To delete elements, you scan the set of array indices (from 1 to $n$), querying the filter on each and deleting each element that is to be deleted, compacting the array as you go (to shift everything after the deleted element forward one slot). The deletion operation can be implemented in $\Theta(n)$ time, with a single linear scan. This satisfies all of your requirements. (Note that you did not specify any restriction on the running time of the deletion operation.) In particular, it is space-efficient: it does not require any extra space (it has 0 space overhead, since after deletion, all of the space that's not in use for storing undeleted array elements is immediately available for other use). Looking up the $i$th element of the array takes constant time, thanks to the compaction: you just index into the $i$th element of the compacted array.

If for some reason this solution is not acceptable to you, then you need to re-think the requirements more thoroughly and edit the question to pose the exact set of requirements more carefully.

Given the problem as you've stated it, I don't think it will be possible to do better than this trivial solution.
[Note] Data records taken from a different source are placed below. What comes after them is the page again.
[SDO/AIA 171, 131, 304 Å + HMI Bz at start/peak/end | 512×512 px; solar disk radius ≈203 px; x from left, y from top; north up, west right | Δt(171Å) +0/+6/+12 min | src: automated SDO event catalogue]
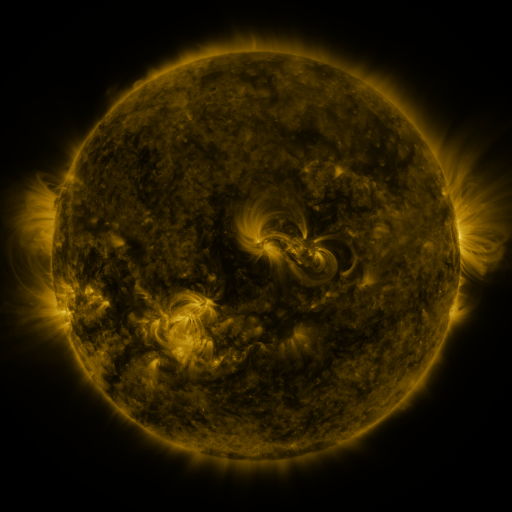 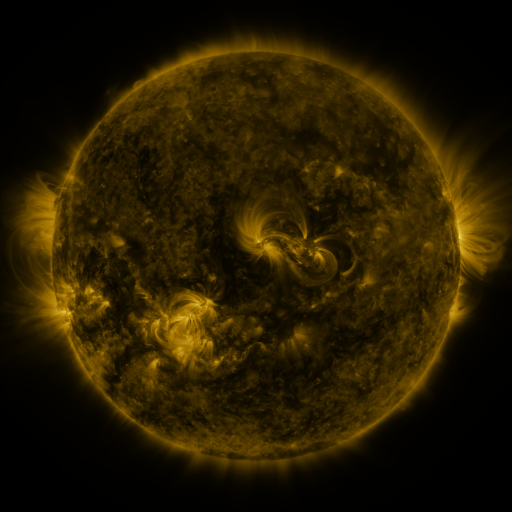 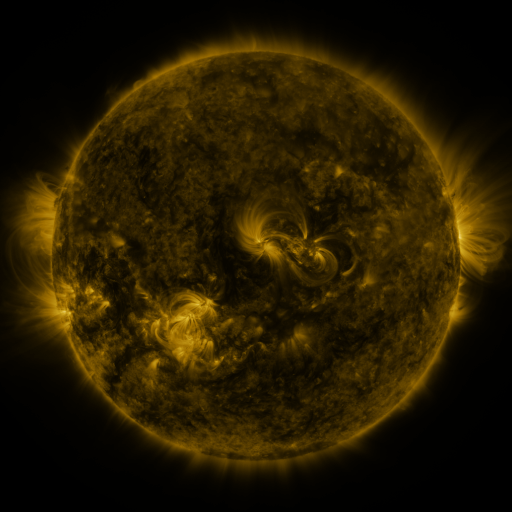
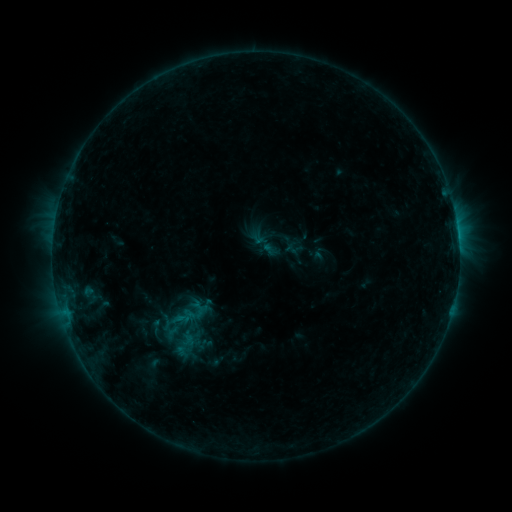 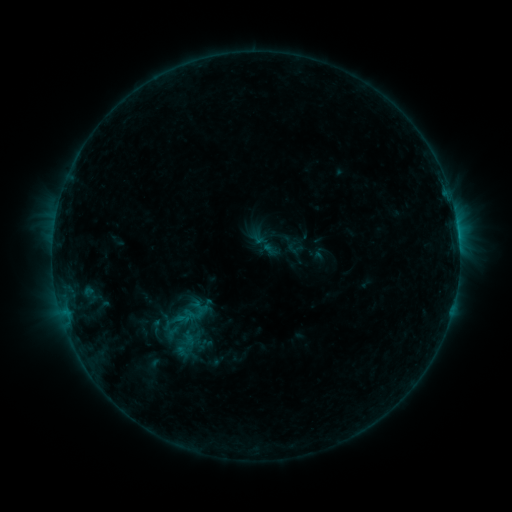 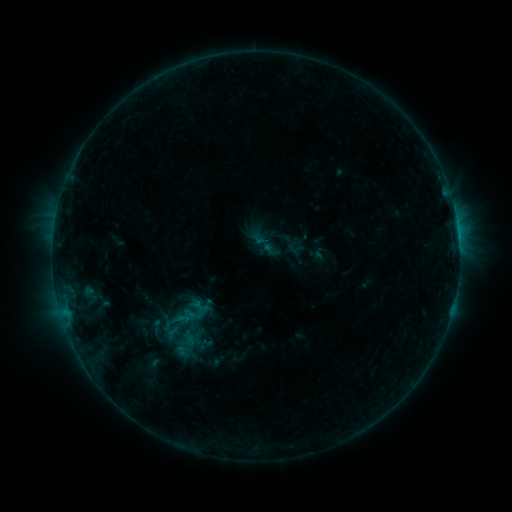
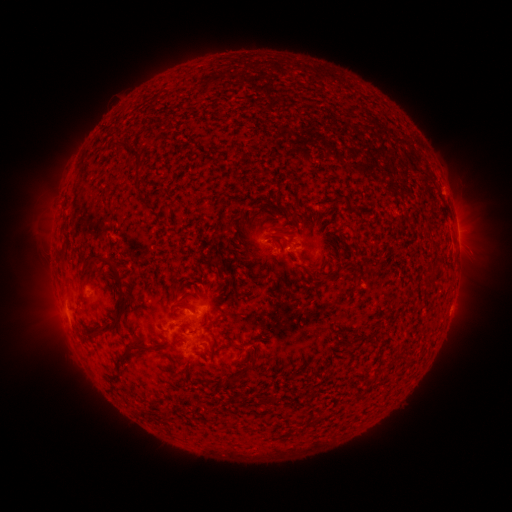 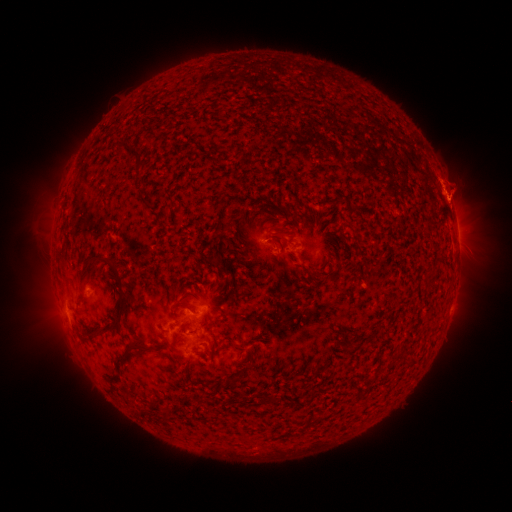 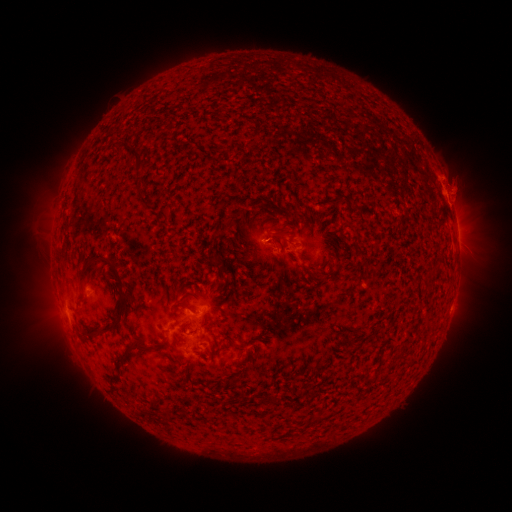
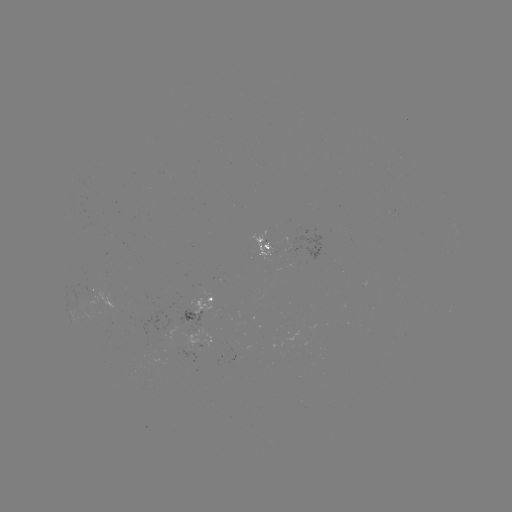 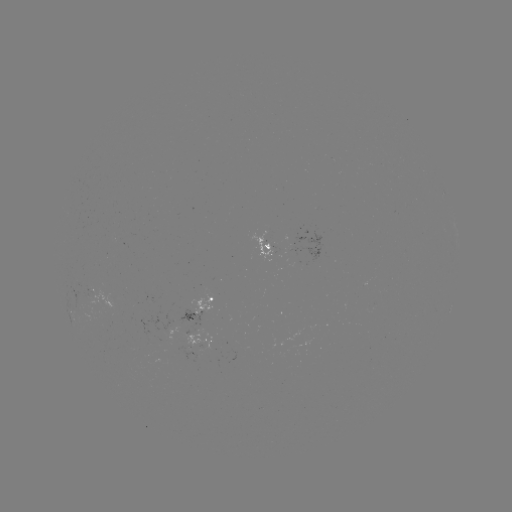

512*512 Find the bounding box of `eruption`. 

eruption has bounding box [429, 161, 484, 228].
You can't do better than $\Theta(1)$ time for lookup. You can't do better than 0 space overhead. And I don't think you can do better than $\Theta(n)$ time for deletion, given how you specified the interface to deletion (which works by specifying a filter that is an oracle that, on input $i$, tells you whether index $i$ should be deleted or not). Even just figuring out which elements of the collection to delete requires querying the filter on all $n$ possible indices, which takes $\Theta(n)$ time. So, I don't think you can do any better than $\Theta(n)$ time for the deletion operation -- and in particular, I don't think you can do any better than the above scheme, at least not with this specification of how the filter is provided.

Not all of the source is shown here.